- _Extract to read_
►
New York Asbestos Exposure Lawyer Encouraged By Experimental Drug That Targets Mesothelioma Tumors
New York, NY, July 19, 2012 — New York asbestos exposure attorney Joseph W. Belluck today hailed reports of small progress in the effort to develop a new type of medication that could potentially benefit victims of mesothelioma, a deadly cancer caused by exposure to asbestos fibers.
“Mesothelioma is such a serious disease, and the prognosis for so many victims is so dire, that it is welcome news whenever we hear about new developments in cancer treatments that could in the future help mesothelioma patients live longer and better,” said Belluck, a partner in Belluck & Fox, LLP, a New York law firm that has developed a national reputation for representing victims of asbestos exposure.
Belluck was referring to news delivered in a recent Mesothelioma Applied Research Foundation teleconference regarding promising developments in the study of Mesothelioma Applied Research Foundation. One of the lead researchers, Dr. Raffit Hassan of the National Cancer Institute, discussed his team’s trial of a new line of drugs that uses the protein mesothelin to target mesothelioma.
◄
- _Data provided_
►
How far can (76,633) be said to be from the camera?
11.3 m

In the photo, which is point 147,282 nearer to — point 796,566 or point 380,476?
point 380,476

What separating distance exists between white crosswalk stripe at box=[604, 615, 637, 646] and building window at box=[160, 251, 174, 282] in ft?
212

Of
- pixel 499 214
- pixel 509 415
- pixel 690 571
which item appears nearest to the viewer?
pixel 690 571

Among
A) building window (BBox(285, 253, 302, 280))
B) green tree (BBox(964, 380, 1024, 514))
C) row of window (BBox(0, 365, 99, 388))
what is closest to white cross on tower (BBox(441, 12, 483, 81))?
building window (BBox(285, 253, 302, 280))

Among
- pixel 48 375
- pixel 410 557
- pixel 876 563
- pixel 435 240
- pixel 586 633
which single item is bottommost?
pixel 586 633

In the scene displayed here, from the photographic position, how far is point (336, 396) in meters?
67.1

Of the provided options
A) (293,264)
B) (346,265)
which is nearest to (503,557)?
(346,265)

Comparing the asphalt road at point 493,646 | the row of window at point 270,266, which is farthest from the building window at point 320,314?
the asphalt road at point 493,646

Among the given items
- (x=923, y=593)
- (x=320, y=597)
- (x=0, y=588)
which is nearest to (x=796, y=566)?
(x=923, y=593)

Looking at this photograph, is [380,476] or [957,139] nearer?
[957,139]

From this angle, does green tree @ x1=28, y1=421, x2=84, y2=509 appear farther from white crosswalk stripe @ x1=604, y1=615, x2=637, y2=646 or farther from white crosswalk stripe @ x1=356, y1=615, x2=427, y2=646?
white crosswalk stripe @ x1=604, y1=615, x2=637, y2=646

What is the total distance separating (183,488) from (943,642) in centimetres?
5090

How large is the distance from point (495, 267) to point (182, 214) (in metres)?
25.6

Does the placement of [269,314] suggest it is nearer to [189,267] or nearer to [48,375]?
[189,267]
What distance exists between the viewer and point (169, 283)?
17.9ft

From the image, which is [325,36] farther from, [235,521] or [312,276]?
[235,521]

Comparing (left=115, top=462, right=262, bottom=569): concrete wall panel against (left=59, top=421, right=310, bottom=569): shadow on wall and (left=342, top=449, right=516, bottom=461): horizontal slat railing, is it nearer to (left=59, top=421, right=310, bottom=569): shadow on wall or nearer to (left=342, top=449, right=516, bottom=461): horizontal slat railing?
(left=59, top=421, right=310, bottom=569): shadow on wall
◄
- _Action item 1_
Rewrite the paragraph of the press release about the experimental mesothelioma drug that begins "New York, NY, July 19, 2012" as a short bulleted list, keeping its main facts.
- _Action item 2_
Extend the press release about the experimental mesothelioma drug, starting right after its final sentence.

- _Response area 1_
- Place and date: New York, NY, July 19, 2012.
- New York asbestos exposure attorney Joseph W. Belluck welcomed reports of small progress toward a new type of medication.
- The medication could potentially benefit victims of mesothelioma.
- Mesothelioma is a deadly cancer caused by exposure to asbestos fibers.

- _Response area 2_
Mesothelin is found throughout the body. Tumors such as those associated with mesothelioma secrete large amounts of the protein. This makes it an ideal way to target the tumors.
The experimental drug, known as Morab 009, is designed to use mesothelin to seek out and bind to cancer cells, and then inject an immunotoxin into the tumor to kill it, according to Dr. Hassan.
While Dr. Hassan said that the clinical trials could eventually result in a new drug to treat both pleural and peritoneal mesothelioma, he stressed that further studies are required to show that the medication is effective and produces better results than chemotherapy alone. He said the next step will likely be a randomized clinical study.
The first two phases of the drug’s clinical testing have been completed. The results were scheduled to be presented at an oncology conference this summer, according to the Meso Foundation. The drug remains in the trial stage and has not received approval from the U.S. Food and Drug Administration.
Dr. Hassan, who has been researching mesothelin-based drugs for 15 years, did not provide details about the outcome of the clinical trials during the teleconference, but he did say that there were some “exciting results.” He also said that patients appear to tolerate the medication well and that side effects are not severe.
Belluck, the New York mesothelioma lawyer, said he is hopeful that the experimental drug could one day help cancer patients like the clients he represents in personal injury lawsuits stemming from their exposure to cancer-causing asbestos.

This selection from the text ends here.